# Lifespan and Value of a 2003 Rancilio Silvia



## LJH (Jan 10, 2015)

Hi,

I've found a 2003 Silvia for sale, I was looking for a used gaggia classic, but this isn't too far off in price. It's described as good condition and seems to have been looked after.

Has averaged 2-3 coffee's per day.

What would you value this at?

Is it likely to break anytime soon?

If it does break, what parts typically fail and how costly would it be to repair?

Thanks,

Luke


----------



## NJD1977 (Dec 16, 2014)

I'm only guessing here, but it'd probably go for around £160-180 ish if it was in decent condition. It could have a load of replaced parts in it already, so there's no way of knowing what could go wrong and when. Typical things to break are pump (~£40), boiler & element (~£120), thermostats (£15), solenoid valve (£45), general seals (£5).


----------



## LJH (Jan 10, 2015)

It's at £155 with postage.
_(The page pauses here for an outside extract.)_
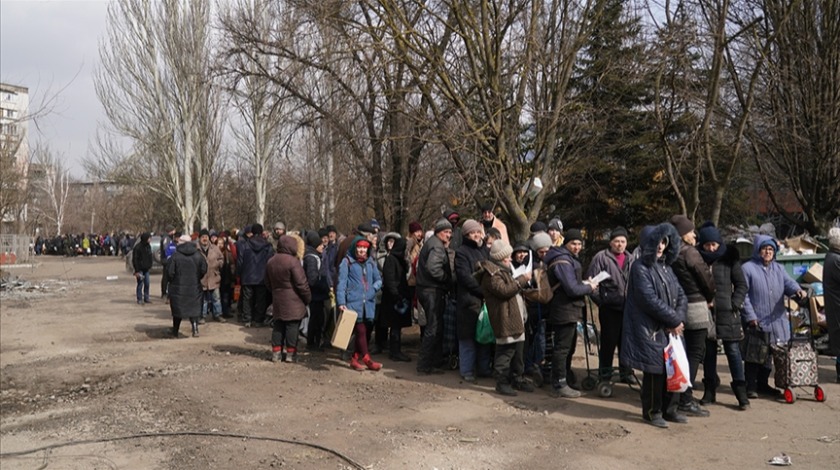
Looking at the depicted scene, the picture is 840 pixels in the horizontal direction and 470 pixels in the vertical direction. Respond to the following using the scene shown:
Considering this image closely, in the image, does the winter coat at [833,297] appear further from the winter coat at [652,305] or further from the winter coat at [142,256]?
the winter coat at [142,256]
Looks decent condition. I should have mentioned, it's only replacement parts so far are a faulty on/off switch, shower screen, and the portafilter gasket's been replaced a few times.

So it's the boiler and element that's the potential sylvia slayer.

Thanks a lot


----------



## LJH (Jan 10, 2015)

I guess those parts are equally as likely to fail and as costly on a gaggia classic of the same age?


----------



## LJH (Jan 10, 2015)

It was only available for a a few hours, then sold for £143!


----------



## The Systemic Kid (Nov 23, 2012)

Quite so. If the Silvia has been cared for, should be worth the asking price. 2003 Silvia has a boiler and heating element combined. It is possible to replace the heating element but you need the right tools. There's a place that will do it for £50.00 plus postage which is cheaper than buying a new boiler/heating element assembly.


----------